FDA Adverse Event Injury Summary report: N

CYPHER SIROLIMUS-ELUTING CORONARY STENT

MDR report key: 1853092 · Received October 5, 2010

Report

Report Number
3003742446-2010-00343
Event Type
Injury
Date Received
October 5, 2010
Date of Event
September 3, 2010
Report Date
September 7, 2010
Manufacturer
CORDIS LLC (PR)
Product Code
NIQ
PMA / PMN Number
P020026
Product Problem
Yes
Report Source
Manufacturer report
Reporter Location
LA, US
Reporter Occupation
HEALTH PROFESSIONAL

Narratives

Additional Manufacturer Narrative · 1

(B)(4).

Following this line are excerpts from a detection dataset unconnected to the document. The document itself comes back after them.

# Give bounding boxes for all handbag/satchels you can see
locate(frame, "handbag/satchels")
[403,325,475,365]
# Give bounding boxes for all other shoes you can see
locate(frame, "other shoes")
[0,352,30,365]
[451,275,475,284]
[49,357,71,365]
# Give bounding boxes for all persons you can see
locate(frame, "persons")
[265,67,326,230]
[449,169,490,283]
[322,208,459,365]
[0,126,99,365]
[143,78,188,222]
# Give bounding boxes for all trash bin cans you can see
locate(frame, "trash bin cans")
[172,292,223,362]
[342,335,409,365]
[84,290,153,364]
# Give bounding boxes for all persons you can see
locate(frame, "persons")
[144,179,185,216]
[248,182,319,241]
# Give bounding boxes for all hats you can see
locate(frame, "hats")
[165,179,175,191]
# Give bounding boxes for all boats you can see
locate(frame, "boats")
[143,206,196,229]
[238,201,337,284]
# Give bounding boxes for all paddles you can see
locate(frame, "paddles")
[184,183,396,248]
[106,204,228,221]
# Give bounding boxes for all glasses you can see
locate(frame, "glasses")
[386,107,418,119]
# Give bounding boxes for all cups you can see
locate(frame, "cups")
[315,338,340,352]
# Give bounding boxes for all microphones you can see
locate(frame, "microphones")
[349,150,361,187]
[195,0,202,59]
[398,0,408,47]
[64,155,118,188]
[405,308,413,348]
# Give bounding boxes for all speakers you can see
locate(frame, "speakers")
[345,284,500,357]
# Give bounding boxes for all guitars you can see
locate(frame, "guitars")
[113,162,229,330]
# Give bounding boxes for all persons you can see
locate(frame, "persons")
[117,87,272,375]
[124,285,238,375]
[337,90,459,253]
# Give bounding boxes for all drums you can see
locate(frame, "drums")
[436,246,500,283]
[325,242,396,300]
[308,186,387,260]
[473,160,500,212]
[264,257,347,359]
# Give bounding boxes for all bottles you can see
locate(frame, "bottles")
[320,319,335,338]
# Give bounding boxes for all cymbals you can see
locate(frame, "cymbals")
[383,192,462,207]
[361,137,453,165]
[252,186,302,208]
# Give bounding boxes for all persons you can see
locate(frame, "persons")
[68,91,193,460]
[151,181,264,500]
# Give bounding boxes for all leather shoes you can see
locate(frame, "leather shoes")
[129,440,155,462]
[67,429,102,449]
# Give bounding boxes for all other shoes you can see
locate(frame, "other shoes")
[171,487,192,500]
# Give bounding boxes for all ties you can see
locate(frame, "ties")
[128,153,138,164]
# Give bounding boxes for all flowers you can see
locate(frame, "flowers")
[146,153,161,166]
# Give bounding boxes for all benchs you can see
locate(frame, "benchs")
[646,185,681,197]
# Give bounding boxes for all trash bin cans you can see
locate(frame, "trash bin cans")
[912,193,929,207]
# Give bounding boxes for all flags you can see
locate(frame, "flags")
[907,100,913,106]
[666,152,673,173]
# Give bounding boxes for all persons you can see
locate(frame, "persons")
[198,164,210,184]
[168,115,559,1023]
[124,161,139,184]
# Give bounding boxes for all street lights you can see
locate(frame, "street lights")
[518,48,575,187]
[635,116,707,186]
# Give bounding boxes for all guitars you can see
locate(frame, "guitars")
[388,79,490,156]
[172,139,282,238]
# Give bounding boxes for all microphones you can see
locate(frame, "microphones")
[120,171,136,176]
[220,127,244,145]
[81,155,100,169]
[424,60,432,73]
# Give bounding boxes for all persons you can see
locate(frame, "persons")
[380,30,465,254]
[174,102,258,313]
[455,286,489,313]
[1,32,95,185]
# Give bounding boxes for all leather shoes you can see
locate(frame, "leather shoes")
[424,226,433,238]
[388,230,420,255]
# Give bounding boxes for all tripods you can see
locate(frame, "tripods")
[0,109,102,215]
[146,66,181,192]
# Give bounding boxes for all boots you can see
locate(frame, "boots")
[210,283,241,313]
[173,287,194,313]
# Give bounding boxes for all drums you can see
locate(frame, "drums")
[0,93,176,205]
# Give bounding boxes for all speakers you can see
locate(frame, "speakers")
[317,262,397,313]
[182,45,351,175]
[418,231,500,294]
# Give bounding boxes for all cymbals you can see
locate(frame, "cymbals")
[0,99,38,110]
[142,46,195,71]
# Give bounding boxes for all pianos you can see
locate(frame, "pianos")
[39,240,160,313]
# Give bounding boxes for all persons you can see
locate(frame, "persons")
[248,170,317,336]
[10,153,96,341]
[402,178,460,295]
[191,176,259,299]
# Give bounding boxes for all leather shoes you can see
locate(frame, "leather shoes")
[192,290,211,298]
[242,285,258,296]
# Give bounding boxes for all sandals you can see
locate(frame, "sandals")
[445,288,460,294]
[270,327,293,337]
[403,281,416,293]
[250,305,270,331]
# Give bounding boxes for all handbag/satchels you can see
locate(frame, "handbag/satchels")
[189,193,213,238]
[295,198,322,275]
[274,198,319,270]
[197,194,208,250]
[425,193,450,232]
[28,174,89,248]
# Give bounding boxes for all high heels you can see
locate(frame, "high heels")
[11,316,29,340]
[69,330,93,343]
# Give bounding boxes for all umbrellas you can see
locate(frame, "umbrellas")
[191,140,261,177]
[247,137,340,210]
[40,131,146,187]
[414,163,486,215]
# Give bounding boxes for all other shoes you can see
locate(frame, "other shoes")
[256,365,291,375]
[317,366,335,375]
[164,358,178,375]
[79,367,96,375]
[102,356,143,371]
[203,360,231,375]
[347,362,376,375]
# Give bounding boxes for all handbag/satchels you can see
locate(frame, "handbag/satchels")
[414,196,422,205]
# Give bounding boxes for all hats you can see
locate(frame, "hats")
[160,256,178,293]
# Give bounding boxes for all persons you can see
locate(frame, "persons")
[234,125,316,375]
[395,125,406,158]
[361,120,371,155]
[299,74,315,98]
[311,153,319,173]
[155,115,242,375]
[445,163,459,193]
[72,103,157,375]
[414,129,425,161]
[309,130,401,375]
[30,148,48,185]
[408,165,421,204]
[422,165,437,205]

ONE NON STERILE CYPHER US RX 2.50 X 28 WAS RECEIVED COILED INSIDE OF A PLASTIC BAG. THE STENT WAS RECEIVED DETACHED FROM SDS INSIDE OF A SMALL PLASTIC BAG; THE STENT WAS DAMAGED AND THE ENDS HAD THE STRUTS UPLIFTED. DRIED BLOOD RESIDUES WERE OBSERVED ON THE GUIDE WIRE LUMEN. THE HUB AND SDS PRESENTED NO DAMAGE. NO OTHER ANOMALIES WERE OBSERVED ON THE RECEIVED UNIT. THE BALLOON WAS INSPECTED UNDER A MICROSCOPE BUMPING AND CRIMPING MARKS WERE NOTED. THE BALLOON WAS INFLATED WITH WATER AND NO ANOMALIES WERE NOTED. A REVIEW OF THE MANUFACTURING DOCUMENTATION ASSOCIATED WITH THIS LOT PRESENTED NO ISSUES DURING THE MANUFACTURING PROCESS THAT CAN BE RELATED TO THE REPORTED COMPLAINT. THE REPORTED FAILURE BY THE CUSTOMER AS SDS TRACKING DIFFICULTY-THROUGH ANOTHER STENT COULD NOT BE EVALUATED BUT IS COMMONLY ASSOCIATED WITH PATIENT ANATOMY, VESSEL/LESION CHARACTERISTICS AND OPERATOR TECHNIQUE. THE REPORTED CUSTOMER COMPLAINT OF STENT DISLODGMENT AND STRUT UP-LIFT WAS CONFIRMED THROUGH FAILURE ANALYSIS. A REVIEW OF THE ANALYSIS AND THE INFORMATION PROVIDED SUGGESTS THAT PROCEDURAL AND/OR VESSEL/LESION CHARACTERISTICS MAY HAVE CONTRIBUTED TO THE REPORTED EVENT. THERE IS NO INDICATION IN THE ANALYSIS, THE DHR OR THE INFORMATION PROVIDED THAT THERE IS A DESIGN OR MANUFACTURING RELATED ISSUE THEREFORE NO CORRECTIVE ACTION IS REQUIRED.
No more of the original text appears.